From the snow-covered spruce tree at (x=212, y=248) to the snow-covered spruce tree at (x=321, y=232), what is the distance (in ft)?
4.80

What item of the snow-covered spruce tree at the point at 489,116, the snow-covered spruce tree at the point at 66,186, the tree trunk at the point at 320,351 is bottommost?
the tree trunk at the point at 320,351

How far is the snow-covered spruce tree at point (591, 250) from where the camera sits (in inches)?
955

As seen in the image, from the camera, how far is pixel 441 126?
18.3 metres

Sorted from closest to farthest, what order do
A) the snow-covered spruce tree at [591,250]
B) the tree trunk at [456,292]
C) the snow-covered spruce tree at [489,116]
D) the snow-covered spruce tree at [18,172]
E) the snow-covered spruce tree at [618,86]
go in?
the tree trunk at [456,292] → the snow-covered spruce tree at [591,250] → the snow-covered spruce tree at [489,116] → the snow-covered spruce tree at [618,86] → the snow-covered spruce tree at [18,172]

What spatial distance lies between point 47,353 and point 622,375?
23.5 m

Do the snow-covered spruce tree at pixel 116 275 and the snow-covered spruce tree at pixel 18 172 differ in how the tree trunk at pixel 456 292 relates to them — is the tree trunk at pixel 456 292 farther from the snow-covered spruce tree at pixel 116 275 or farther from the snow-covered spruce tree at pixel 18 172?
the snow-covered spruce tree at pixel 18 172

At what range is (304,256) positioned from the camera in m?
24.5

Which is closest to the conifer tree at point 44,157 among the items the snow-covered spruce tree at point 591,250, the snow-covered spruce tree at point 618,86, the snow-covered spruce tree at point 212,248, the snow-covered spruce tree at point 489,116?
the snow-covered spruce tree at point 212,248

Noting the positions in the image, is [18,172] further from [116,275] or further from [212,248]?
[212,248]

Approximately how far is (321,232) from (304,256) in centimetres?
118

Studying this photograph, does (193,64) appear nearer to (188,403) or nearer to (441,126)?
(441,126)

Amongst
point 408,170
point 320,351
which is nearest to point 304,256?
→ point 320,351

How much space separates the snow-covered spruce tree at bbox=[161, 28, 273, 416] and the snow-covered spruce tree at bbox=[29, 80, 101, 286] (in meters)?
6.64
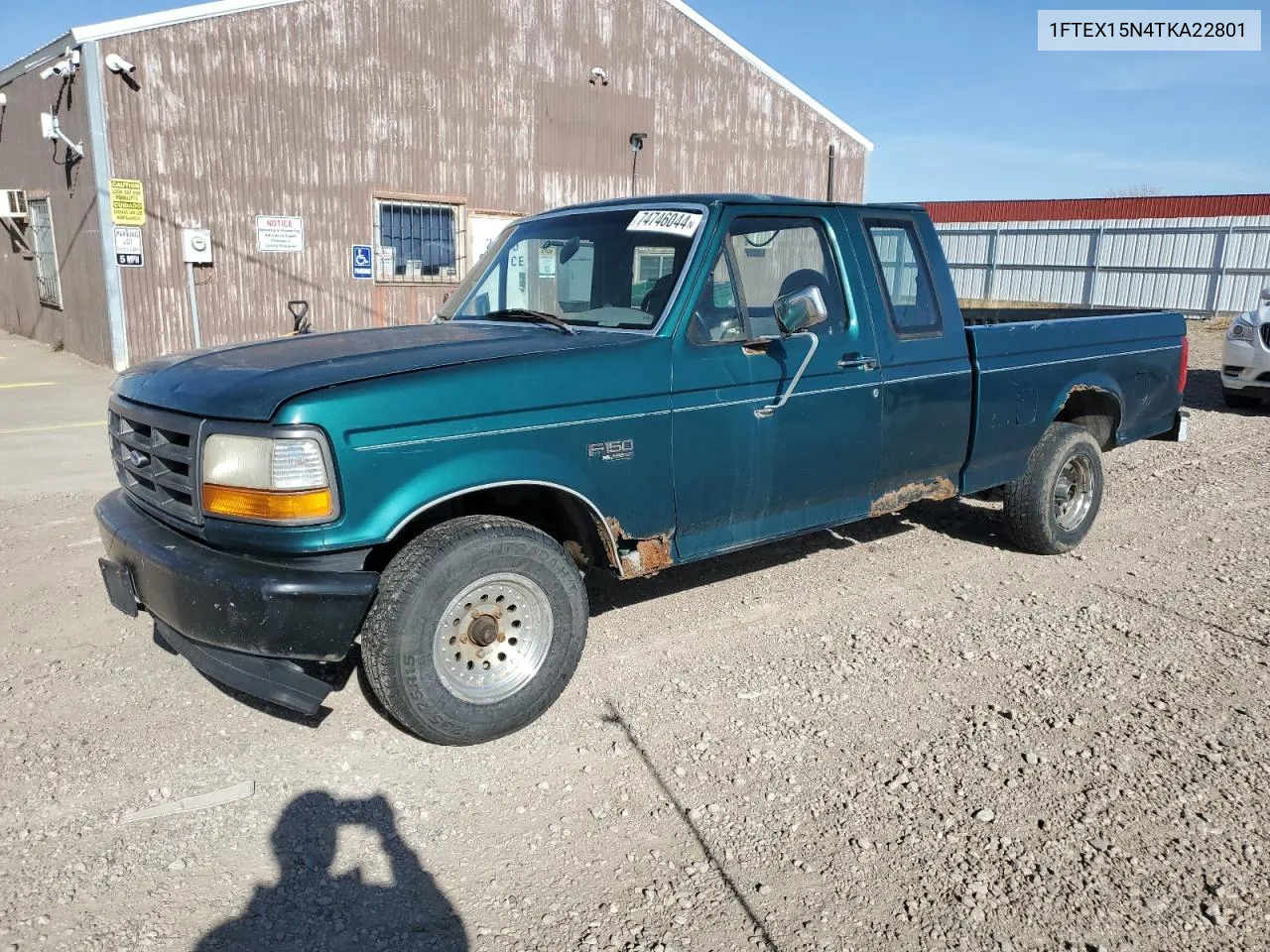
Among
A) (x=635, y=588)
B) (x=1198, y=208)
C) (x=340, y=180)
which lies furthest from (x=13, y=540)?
(x=1198, y=208)

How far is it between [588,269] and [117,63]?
34.8 ft

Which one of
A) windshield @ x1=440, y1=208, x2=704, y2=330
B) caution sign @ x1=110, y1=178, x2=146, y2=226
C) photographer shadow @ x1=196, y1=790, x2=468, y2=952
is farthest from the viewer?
caution sign @ x1=110, y1=178, x2=146, y2=226

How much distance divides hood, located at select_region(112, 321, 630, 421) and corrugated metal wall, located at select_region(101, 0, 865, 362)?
1029cm

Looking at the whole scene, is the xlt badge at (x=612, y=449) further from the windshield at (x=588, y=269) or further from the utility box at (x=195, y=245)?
the utility box at (x=195, y=245)

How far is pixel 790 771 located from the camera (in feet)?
10.7

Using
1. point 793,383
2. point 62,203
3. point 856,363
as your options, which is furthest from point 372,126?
point 793,383

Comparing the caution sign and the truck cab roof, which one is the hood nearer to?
the truck cab roof

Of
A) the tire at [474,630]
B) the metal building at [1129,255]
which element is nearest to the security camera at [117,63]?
the tire at [474,630]

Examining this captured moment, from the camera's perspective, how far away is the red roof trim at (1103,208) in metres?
25.1

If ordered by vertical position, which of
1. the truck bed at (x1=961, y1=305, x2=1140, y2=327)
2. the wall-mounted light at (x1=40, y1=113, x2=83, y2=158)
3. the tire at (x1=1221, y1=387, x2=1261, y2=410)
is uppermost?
the wall-mounted light at (x1=40, y1=113, x2=83, y2=158)

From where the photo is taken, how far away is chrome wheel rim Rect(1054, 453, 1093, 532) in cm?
566

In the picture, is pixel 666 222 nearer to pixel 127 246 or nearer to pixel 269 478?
pixel 269 478

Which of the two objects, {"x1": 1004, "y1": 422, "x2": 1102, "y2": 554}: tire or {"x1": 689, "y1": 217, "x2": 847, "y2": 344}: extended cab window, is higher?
{"x1": 689, "y1": 217, "x2": 847, "y2": 344}: extended cab window

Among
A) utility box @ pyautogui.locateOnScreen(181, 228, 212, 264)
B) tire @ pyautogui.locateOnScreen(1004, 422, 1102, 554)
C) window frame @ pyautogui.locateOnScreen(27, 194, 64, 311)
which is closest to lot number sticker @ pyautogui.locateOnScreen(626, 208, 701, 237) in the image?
tire @ pyautogui.locateOnScreen(1004, 422, 1102, 554)
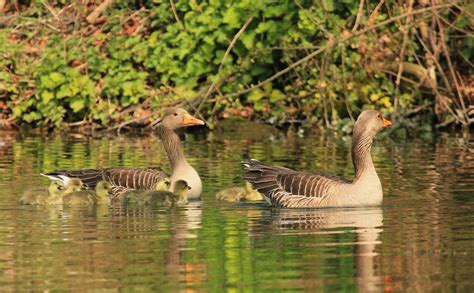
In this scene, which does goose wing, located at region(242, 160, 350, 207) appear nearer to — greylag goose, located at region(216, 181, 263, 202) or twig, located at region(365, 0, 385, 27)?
greylag goose, located at region(216, 181, 263, 202)

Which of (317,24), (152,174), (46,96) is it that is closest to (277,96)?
(317,24)

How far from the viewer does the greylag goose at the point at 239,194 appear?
17859mm

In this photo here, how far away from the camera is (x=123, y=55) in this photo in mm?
31531

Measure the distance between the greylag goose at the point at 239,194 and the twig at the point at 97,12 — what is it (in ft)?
52.6

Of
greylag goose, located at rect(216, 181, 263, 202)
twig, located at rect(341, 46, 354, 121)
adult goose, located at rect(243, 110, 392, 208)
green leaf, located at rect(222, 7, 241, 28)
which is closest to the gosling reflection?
adult goose, located at rect(243, 110, 392, 208)

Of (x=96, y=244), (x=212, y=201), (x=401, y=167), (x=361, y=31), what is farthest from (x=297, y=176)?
(x=361, y=31)

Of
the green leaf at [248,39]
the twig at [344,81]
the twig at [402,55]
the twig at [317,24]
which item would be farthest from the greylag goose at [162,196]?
the green leaf at [248,39]

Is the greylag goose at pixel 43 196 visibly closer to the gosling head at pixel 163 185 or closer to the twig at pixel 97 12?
the gosling head at pixel 163 185

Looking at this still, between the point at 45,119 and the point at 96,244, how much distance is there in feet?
57.1

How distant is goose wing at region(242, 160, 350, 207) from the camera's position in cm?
1705

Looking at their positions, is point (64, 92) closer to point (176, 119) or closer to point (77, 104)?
point (77, 104)

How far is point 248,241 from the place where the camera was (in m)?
14.4

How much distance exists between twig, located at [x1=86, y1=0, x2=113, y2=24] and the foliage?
0.81 feet

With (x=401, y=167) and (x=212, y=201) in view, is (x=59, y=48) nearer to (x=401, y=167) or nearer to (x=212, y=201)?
(x=401, y=167)
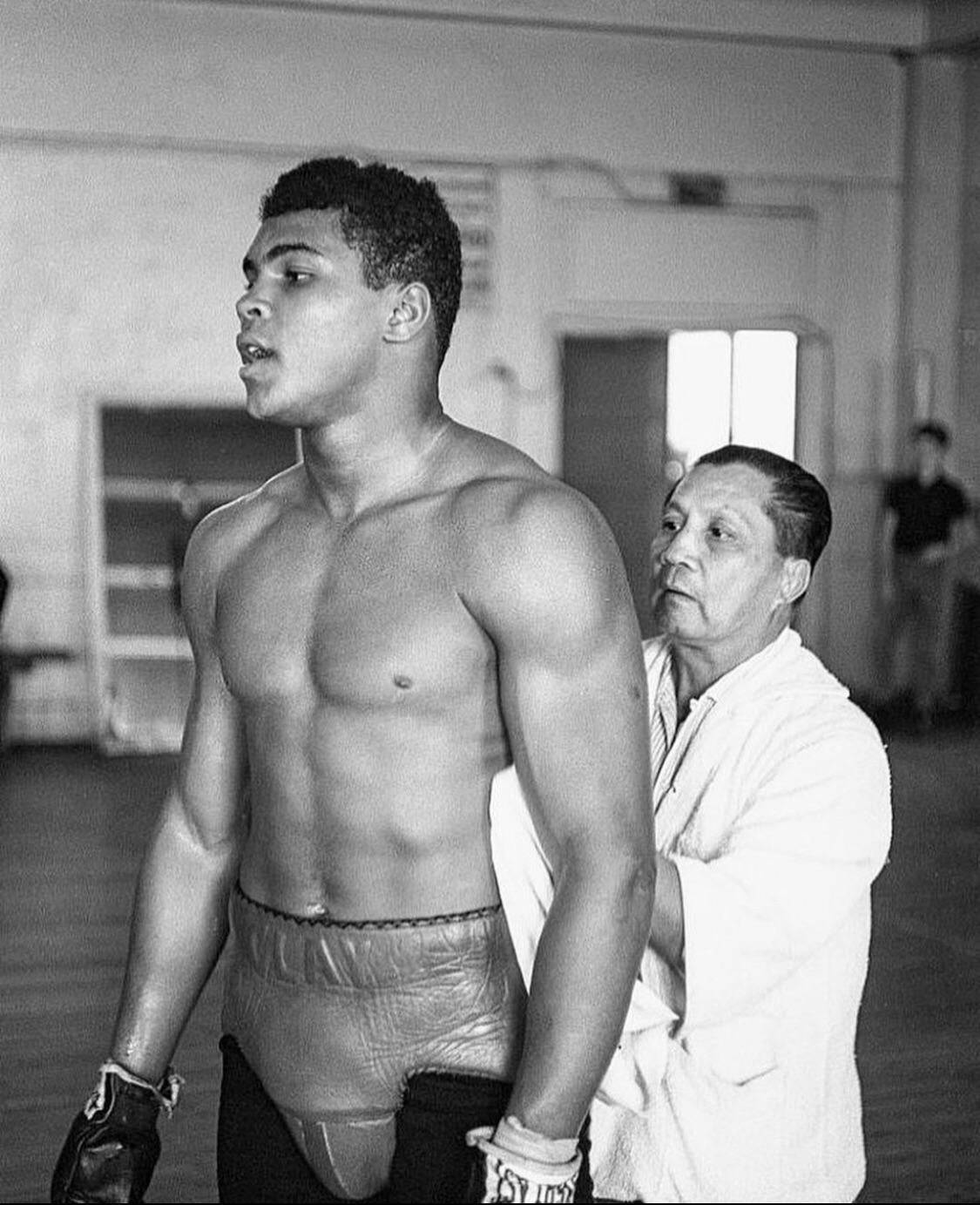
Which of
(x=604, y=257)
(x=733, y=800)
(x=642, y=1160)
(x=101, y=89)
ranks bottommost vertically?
(x=642, y=1160)

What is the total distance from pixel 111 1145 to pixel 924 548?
7.16 meters

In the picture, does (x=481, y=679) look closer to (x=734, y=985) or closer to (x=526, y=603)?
(x=526, y=603)

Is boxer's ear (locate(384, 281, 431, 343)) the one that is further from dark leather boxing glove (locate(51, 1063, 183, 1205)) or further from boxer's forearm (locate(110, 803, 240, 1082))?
dark leather boxing glove (locate(51, 1063, 183, 1205))

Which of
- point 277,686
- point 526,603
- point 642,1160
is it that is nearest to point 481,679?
point 526,603

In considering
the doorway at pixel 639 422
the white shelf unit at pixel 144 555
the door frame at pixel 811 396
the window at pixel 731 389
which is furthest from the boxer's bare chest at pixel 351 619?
the doorway at pixel 639 422

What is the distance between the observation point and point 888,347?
935 centimetres

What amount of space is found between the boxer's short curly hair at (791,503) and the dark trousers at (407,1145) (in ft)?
2.24

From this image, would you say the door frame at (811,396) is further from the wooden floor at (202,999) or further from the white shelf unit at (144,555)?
the wooden floor at (202,999)

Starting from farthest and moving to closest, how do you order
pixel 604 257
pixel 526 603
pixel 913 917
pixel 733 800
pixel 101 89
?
pixel 604 257 → pixel 101 89 → pixel 913 917 → pixel 733 800 → pixel 526 603

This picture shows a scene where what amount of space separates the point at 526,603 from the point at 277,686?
0.31 metres

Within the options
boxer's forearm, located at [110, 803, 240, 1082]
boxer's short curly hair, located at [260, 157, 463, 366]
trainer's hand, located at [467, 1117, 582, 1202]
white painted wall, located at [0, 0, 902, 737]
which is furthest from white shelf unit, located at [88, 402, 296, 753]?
trainer's hand, located at [467, 1117, 582, 1202]

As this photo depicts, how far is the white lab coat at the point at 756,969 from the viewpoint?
1.82 m

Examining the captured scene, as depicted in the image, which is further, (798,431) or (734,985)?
(798,431)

══════════

**Work to complete**. Can you repeat the records from the line containing "What amount of space is" through the end of the records, substituting "white bookcase" for "white shelf unit" and leaving everything else unchanged?

**Result for this exercise**.
What amount of space is found between the boxer's short curly hair at (791,503) and the dark trousers at (407,1145) (in ft)?
2.24

From this image, would you say the door frame at (811,396) is further from the wooden floor at (202,999) or further from the white bookcase at (144,555)?
the wooden floor at (202,999)

Starting from farthest and moving to closest, how do you order
pixel 604 257
pixel 526 603
pixel 913 917
pixel 733 800
pixel 101 89
?
pixel 604 257 → pixel 101 89 → pixel 913 917 → pixel 733 800 → pixel 526 603

This picture shows a scene where what amount of space separates the point at 526,603 from the point at 277,686?
0.31 metres

Within the options
boxer's forearm, located at [110, 803, 240, 1082]
boxer's short curly hair, located at [260, 157, 463, 366]
trainer's hand, located at [467, 1117, 582, 1202]
white painted wall, located at [0, 0, 902, 737]
which is furthest from white bookcase, located at [88, 402, 296, 753]?
trainer's hand, located at [467, 1117, 582, 1202]

As this photo depicts, how far is the white lab coat at the point at 756,969 from the viewpoint?
1.82 m

Examining the captured scene, as depicted in the image, which is further, (798,431) or (734,985)?
(798,431)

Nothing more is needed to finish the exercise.